What you will do: Rewrite the rows below as a numbered list and drop the blank lines.

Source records
====
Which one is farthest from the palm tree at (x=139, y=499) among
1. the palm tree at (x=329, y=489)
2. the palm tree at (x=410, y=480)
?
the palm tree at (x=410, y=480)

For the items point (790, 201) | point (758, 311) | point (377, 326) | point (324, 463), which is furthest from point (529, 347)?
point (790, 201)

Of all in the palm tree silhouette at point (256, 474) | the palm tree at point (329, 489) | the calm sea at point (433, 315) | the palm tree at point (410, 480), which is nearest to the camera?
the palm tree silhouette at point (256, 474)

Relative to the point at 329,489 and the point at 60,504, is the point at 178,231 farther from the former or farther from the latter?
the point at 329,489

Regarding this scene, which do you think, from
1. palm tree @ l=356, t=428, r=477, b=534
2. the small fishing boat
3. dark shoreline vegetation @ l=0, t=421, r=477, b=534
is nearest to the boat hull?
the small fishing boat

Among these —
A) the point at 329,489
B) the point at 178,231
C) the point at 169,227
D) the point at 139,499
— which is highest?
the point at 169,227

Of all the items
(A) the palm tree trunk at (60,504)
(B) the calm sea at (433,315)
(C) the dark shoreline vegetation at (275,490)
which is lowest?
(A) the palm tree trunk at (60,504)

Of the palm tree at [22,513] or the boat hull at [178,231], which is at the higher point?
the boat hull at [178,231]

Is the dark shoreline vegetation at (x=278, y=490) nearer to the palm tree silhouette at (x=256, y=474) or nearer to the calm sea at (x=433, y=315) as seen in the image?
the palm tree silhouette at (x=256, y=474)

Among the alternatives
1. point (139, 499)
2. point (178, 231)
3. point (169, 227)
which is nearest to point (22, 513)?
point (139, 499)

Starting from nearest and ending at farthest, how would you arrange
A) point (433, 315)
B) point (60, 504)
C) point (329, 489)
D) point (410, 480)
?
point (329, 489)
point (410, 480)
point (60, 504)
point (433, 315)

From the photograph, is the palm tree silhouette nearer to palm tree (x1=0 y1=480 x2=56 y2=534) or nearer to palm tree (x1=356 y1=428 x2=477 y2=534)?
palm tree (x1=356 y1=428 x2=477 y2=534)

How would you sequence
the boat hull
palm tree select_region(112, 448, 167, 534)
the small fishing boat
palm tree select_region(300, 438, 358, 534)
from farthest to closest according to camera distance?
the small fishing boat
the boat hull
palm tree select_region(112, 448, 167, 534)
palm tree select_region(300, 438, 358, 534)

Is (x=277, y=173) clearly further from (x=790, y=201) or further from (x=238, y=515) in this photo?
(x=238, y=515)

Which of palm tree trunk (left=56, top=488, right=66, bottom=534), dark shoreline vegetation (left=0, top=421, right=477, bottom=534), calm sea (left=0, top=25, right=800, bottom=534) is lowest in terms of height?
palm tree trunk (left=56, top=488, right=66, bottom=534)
====
Answer to this problem:
1. Which one is farthest from the palm tree at (x=139, y=499) among
2. 1. the palm tree at (x=329, y=489)
3. 2. the palm tree at (x=410, y=480)
4. ?
5. the palm tree at (x=410, y=480)
6. For the items point (790, 201) | point (758, 311) | point (377, 326) | point (324, 463), which is furthest from point (529, 347)?
7. point (790, 201)
8. Of all in the palm tree silhouette at point (256, 474) | the palm tree at point (329, 489) | the calm sea at point (433, 315) | the palm tree at point (410, 480), which is nearest to the camera?
9. the palm tree silhouette at point (256, 474)
10. Relative to the point at 329,489 and the point at 60,504, is the point at 178,231 farther from the former or farther from the latter?
11. the point at 329,489
12. Regarding this scene, which do you think, from
13. 1. palm tree @ l=356, t=428, r=477, b=534
14. 2. the small fishing boat
15. 3. dark shoreline vegetation @ l=0, t=421, r=477, b=534
16. is nearest to the boat hull?
17. the small fishing boat
18. Among these —
19. A) the point at 329,489
20. B) the point at 178,231
21. C) the point at 169,227
22. D) the point at 139,499
23. — which is highest?
24. the point at 169,227
25. Of all the items
26. (A) the palm tree trunk at (60,504)
27. (B) the calm sea at (433,315)
28. (C) the dark shoreline vegetation at (275,490)
29. which is lowest?
30. (A) the palm tree trunk at (60,504)
31. Of the palm tree at [22,513] or the boat hull at [178,231], which is at the higher point?
32. the boat hull at [178,231]
33. Is the dark shoreline vegetation at (x=278, y=490) nearer to the palm tree silhouette at (x=256, y=474) or nearer to the calm sea at (x=433, y=315) as seen in the image?
34. the palm tree silhouette at (x=256, y=474)
35. Among the alternatives
36. 1. point (139, 499)
37. 2. point (178, 231)
38. 3. point (169, 227)
39. which is nearest to point (22, 513)?
40. point (139, 499)
41. Starting from nearest and ending at farthest, how would you arrange
42. A) point (433, 315)
43. B) point (60, 504)
44. C) point (329, 489)
45. D) point (410, 480)
46. ?
47. point (329, 489)
48. point (410, 480)
49. point (60, 504)
50. point (433, 315)
51. From the photograph, is the palm tree silhouette nearer to palm tree (x1=0 y1=480 x2=56 y2=534) or nearer to palm tree (x1=356 y1=428 x2=477 y2=534)?
52. palm tree (x1=356 y1=428 x2=477 y2=534)
53. How would you sequence
54. the boat hull
55. palm tree select_region(112, 448, 167, 534)
56. the small fishing boat
57. palm tree select_region(300, 438, 358, 534)
58. from farthest to closest according to camera distance?
59. the small fishing boat
60. the boat hull
61. palm tree select_region(112, 448, 167, 534)
62. palm tree select_region(300, 438, 358, 534)
63. Is (x=277, y=173) clearly further from (x=790, y=201) or further from (x=238, y=515) in this photo?
64. (x=238, y=515)
65. Which of palm tree trunk (left=56, top=488, right=66, bottom=534), dark shoreline vegetation (left=0, top=421, right=477, bottom=534), calm sea (left=0, top=25, right=800, bottom=534) is lowest in terms of height?
66. palm tree trunk (left=56, top=488, right=66, bottom=534)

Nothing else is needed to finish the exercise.